[Collected data]
——

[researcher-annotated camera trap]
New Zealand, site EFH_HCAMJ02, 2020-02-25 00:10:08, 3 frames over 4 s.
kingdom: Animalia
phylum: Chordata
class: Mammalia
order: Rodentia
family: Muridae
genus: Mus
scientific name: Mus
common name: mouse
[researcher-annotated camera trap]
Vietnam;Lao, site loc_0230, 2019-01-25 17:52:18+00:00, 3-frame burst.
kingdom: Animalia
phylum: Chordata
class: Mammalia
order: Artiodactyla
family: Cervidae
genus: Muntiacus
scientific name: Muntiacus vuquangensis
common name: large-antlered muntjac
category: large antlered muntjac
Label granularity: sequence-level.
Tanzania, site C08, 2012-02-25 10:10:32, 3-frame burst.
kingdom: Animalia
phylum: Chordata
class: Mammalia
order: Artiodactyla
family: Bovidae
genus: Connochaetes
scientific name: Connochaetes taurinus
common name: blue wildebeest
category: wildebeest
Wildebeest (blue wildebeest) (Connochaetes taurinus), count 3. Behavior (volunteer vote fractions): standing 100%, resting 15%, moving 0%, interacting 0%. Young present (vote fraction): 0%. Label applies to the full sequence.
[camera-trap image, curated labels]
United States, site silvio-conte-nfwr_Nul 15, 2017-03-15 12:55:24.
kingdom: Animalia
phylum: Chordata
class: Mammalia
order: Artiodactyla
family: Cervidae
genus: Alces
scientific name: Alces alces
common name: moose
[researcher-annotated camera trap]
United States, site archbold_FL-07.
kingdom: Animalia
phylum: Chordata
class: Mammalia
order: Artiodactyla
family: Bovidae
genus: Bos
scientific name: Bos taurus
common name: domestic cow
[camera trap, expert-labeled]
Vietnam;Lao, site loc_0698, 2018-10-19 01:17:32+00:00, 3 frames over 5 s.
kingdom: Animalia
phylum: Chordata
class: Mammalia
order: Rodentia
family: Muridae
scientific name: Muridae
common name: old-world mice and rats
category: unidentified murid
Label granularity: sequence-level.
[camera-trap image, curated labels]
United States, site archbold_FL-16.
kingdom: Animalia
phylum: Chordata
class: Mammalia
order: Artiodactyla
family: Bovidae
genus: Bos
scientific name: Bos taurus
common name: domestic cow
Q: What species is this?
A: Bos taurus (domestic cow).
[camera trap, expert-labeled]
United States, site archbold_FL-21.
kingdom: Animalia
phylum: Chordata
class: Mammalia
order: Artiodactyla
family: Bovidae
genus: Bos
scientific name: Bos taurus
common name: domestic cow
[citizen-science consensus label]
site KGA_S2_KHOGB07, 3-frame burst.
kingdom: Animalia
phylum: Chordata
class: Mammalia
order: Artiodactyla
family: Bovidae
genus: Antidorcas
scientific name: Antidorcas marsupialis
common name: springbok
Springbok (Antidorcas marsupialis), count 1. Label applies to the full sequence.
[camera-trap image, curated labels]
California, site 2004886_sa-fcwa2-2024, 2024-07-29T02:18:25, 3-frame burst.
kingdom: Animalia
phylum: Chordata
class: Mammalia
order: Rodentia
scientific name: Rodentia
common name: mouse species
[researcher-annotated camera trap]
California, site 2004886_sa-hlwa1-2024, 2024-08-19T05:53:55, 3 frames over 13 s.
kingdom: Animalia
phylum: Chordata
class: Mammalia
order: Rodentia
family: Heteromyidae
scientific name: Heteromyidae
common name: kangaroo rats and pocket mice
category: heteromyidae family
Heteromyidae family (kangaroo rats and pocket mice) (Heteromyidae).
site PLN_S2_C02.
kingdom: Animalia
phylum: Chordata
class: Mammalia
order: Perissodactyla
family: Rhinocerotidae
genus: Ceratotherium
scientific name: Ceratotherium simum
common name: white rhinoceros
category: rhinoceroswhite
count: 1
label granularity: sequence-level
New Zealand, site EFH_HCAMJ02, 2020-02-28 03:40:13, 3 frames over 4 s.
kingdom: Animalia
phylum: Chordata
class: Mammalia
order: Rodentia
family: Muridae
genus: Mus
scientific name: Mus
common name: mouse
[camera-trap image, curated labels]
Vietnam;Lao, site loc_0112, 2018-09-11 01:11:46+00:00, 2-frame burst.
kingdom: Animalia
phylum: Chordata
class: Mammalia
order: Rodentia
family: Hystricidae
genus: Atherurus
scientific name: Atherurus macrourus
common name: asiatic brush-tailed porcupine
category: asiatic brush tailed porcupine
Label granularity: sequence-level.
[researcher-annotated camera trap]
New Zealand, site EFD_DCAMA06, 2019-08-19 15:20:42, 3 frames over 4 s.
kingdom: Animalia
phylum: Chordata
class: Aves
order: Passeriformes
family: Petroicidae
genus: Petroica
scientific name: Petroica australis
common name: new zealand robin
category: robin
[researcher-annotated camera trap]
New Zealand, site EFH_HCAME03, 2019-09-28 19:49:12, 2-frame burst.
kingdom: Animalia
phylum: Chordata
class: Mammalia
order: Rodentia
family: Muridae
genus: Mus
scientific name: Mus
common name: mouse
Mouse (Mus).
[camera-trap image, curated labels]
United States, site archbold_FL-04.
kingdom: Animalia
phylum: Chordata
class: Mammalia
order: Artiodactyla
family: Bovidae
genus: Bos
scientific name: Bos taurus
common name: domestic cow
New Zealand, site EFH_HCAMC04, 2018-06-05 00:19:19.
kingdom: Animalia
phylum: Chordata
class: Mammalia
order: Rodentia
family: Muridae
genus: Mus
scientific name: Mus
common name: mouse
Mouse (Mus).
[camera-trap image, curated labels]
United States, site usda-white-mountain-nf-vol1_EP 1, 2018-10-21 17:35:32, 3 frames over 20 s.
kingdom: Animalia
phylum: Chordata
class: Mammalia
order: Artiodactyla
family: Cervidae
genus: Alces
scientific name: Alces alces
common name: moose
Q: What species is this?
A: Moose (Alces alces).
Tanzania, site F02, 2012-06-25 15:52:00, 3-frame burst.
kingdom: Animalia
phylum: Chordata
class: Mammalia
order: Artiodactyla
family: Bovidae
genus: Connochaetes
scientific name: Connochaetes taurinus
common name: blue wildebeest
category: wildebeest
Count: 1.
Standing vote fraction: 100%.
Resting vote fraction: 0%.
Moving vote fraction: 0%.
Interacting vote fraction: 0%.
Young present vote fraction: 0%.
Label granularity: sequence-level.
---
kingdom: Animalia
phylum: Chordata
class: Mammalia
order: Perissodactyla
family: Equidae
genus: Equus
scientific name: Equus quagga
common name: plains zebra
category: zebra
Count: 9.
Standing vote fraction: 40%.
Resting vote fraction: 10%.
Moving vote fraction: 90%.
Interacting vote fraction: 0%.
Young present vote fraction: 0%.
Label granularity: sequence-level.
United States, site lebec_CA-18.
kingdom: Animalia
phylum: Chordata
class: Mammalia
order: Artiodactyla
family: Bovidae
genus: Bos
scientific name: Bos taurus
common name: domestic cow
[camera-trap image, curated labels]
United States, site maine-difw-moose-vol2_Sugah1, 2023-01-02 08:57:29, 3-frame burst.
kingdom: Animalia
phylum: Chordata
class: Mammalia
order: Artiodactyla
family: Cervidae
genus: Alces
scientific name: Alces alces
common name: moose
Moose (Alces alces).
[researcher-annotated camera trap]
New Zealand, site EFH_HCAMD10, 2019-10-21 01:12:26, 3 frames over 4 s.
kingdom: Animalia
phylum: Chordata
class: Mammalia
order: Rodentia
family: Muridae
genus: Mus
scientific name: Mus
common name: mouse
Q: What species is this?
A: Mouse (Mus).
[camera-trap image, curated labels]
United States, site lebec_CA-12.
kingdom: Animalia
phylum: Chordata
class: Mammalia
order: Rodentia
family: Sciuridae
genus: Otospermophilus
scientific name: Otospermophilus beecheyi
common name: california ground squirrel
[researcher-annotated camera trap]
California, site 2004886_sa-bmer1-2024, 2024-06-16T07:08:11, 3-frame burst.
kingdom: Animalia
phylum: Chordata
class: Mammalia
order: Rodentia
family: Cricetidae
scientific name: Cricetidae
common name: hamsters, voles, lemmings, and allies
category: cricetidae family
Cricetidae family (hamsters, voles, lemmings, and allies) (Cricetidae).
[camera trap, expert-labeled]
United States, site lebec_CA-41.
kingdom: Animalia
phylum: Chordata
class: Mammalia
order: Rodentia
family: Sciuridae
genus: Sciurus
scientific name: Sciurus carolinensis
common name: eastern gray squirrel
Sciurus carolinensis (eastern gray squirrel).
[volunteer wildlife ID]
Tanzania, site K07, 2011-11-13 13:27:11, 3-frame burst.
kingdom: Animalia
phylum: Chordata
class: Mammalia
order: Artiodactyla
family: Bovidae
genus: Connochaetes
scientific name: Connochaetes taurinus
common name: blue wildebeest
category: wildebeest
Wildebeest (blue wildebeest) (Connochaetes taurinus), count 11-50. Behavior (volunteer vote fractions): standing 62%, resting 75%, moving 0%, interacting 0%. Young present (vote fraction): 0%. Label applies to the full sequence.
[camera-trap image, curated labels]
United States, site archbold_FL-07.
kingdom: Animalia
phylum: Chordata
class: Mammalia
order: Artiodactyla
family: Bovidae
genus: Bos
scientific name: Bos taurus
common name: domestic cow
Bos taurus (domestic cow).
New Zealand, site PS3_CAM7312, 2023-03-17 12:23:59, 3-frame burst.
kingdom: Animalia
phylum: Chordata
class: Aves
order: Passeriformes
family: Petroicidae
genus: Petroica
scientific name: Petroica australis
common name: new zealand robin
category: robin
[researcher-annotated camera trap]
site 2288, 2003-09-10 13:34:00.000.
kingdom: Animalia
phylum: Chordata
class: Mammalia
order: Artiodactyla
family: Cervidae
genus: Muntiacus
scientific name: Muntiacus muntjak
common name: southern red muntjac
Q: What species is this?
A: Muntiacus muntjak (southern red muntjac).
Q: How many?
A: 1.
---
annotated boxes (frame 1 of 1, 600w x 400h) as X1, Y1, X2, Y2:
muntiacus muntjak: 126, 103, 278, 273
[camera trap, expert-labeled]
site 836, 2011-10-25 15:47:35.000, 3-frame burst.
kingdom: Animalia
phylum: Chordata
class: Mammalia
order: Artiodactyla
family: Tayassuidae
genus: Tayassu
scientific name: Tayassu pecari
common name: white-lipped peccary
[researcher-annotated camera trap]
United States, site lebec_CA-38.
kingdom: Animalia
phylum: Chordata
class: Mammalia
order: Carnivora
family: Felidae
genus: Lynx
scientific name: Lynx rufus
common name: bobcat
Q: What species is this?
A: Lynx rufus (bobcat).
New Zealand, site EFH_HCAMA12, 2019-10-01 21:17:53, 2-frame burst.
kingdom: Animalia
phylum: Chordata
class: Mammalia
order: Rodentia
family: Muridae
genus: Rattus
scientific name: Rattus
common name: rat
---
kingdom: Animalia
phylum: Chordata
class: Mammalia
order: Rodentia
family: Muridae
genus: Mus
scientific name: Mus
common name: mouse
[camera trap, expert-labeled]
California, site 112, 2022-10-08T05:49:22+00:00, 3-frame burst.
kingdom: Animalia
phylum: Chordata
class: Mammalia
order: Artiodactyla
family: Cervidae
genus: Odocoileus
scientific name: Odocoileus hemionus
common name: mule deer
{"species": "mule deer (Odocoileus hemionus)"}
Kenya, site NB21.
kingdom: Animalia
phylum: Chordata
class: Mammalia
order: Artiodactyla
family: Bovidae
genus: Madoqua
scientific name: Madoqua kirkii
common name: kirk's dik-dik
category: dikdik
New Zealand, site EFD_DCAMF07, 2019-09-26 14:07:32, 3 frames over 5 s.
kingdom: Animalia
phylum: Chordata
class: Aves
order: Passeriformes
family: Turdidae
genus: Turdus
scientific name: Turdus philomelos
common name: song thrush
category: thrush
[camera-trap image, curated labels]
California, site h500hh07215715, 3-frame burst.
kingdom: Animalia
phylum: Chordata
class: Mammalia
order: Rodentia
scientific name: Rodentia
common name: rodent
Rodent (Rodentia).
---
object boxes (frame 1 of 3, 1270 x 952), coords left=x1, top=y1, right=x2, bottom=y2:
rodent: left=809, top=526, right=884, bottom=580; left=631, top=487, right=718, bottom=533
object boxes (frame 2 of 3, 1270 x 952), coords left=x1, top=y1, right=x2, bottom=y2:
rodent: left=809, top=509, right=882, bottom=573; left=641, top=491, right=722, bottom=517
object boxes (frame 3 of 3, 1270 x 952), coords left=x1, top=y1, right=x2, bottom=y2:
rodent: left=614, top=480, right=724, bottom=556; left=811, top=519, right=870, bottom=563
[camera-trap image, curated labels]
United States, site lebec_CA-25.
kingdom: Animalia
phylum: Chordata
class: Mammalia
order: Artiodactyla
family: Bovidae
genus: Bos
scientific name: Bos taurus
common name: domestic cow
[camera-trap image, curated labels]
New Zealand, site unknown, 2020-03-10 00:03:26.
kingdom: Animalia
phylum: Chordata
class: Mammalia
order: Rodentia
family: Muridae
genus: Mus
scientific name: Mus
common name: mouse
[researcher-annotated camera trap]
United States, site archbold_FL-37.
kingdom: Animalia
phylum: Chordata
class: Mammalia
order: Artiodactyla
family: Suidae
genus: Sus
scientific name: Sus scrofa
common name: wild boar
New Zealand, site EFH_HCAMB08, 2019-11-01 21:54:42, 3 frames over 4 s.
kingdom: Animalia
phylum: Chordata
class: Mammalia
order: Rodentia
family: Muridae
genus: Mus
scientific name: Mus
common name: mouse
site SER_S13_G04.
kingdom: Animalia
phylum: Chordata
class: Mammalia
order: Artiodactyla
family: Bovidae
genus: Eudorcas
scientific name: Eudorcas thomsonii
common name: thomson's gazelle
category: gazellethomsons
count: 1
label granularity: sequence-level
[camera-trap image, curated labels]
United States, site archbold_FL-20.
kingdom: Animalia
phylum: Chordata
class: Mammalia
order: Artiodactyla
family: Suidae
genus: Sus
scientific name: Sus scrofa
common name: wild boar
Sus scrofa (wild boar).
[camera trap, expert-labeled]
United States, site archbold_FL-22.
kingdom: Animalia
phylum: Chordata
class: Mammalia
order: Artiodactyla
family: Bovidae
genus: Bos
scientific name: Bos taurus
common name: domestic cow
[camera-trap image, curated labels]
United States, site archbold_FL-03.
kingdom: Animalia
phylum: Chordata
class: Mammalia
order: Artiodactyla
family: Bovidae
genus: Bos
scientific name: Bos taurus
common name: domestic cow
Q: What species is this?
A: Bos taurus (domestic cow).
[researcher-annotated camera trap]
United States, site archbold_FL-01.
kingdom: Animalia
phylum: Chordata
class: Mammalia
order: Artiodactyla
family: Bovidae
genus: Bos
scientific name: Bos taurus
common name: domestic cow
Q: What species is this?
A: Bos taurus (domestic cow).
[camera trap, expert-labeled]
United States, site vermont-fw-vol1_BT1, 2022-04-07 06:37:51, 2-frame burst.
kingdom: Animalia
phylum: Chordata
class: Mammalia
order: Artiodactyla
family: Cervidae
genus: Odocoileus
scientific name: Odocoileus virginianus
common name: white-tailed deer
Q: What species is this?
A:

——

## WHAT THE TASK ASKS:
Your answer should be only a number: how many lines of the data above contain the string "Tanzania"?

## EXERCISE RESULT:
3